■ **Recorded data**
__________

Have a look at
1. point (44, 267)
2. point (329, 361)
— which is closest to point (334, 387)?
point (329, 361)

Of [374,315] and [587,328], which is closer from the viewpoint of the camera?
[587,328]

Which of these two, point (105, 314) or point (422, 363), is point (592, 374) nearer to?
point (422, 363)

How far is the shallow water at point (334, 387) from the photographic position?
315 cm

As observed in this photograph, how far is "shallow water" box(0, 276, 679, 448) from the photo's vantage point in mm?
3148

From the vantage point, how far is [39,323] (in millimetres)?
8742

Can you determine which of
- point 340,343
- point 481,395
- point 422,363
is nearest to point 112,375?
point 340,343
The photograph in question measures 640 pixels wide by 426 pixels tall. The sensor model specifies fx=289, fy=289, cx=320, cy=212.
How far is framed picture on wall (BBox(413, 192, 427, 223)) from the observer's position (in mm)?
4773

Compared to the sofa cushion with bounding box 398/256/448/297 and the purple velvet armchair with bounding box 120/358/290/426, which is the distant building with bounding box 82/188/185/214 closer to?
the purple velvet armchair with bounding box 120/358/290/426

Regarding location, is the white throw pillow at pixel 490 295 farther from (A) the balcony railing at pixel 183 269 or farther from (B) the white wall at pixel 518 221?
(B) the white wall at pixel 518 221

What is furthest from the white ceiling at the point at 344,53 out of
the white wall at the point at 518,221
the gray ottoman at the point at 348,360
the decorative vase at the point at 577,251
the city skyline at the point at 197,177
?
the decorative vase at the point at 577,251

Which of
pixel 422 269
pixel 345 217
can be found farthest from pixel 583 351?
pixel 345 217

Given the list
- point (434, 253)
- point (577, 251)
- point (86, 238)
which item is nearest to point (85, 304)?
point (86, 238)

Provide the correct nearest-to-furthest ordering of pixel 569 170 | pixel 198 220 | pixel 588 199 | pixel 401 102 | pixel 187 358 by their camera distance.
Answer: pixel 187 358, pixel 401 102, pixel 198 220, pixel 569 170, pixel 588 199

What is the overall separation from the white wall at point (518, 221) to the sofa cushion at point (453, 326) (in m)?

__________

■ **Short problem**
Revise the data above by changing each "vantage point" to "camera position", and reproduce the whole of it with nothing else altered.

■ **Written response**
Have a look at
1. point (44, 267)
2. point (329, 361)
— which is closest to point (334, 387)?
point (329, 361)

Of [374,315] and [587,328], which is closer from the viewpoint of the camera?
[587,328]

Which of these two, point (105, 314) or point (422, 363), is point (592, 374) nearer to?
point (422, 363)

How far is the shallow water at point (334, 387) from the photographic position?
315 cm

As observed in this photograph, how far is "shallow water" box(0, 276, 679, 448) from the photo's camera position in mm?
3148

From the camera position, how far is [39,323] (in millimetres)?
8742

Can you determine which of
- point 340,343
- point 481,395
- point 422,363
is nearest to point 112,375?
point 340,343
The photograph in question measures 640 pixels wide by 426 pixels tall. The sensor model specifies fx=289, fy=289, cx=320, cy=212.
How far is framed picture on wall (BBox(413, 192, 427, 223)) from the observer's position (in mm)?
4773

Compared to the sofa cushion with bounding box 398/256/448/297 and the purple velvet armchair with bounding box 120/358/290/426, which is the distant building with bounding box 82/188/185/214 closer to?
the purple velvet armchair with bounding box 120/358/290/426

Regarding location, is the white throw pillow at pixel 490 295 farther from (A) the balcony railing at pixel 183 269 or farther from (B) the white wall at pixel 518 221?
(B) the white wall at pixel 518 221

What is furthest from the white ceiling at the point at 344,53 out of
the white wall at the point at 518,221
the gray ottoman at the point at 348,360
the decorative vase at the point at 577,251
the city skyline at the point at 197,177
?
the decorative vase at the point at 577,251

Which of
pixel 422 269
pixel 345 217
can be found farthest from pixel 583 351?
pixel 345 217

Given the list
- point (434, 253)
- point (577, 251)
- point (86, 238)
which item is nearest to point (85, 304)?
point (86, 238)

Provide the correct nearest-to-furthest ordering of pixel 569 170 | pixel 198 220 | pixel 588 199 | pixel 401 102 | pixel 187 358 by their camera distance.
Answer: pixel 187 358, pixel 401 102, pixel 198 220, pixel 569 170, pixel 588 199

What is the overall separation from the white wall at point (518, 221) to the sofa cushion at point (453, 326) (in m)?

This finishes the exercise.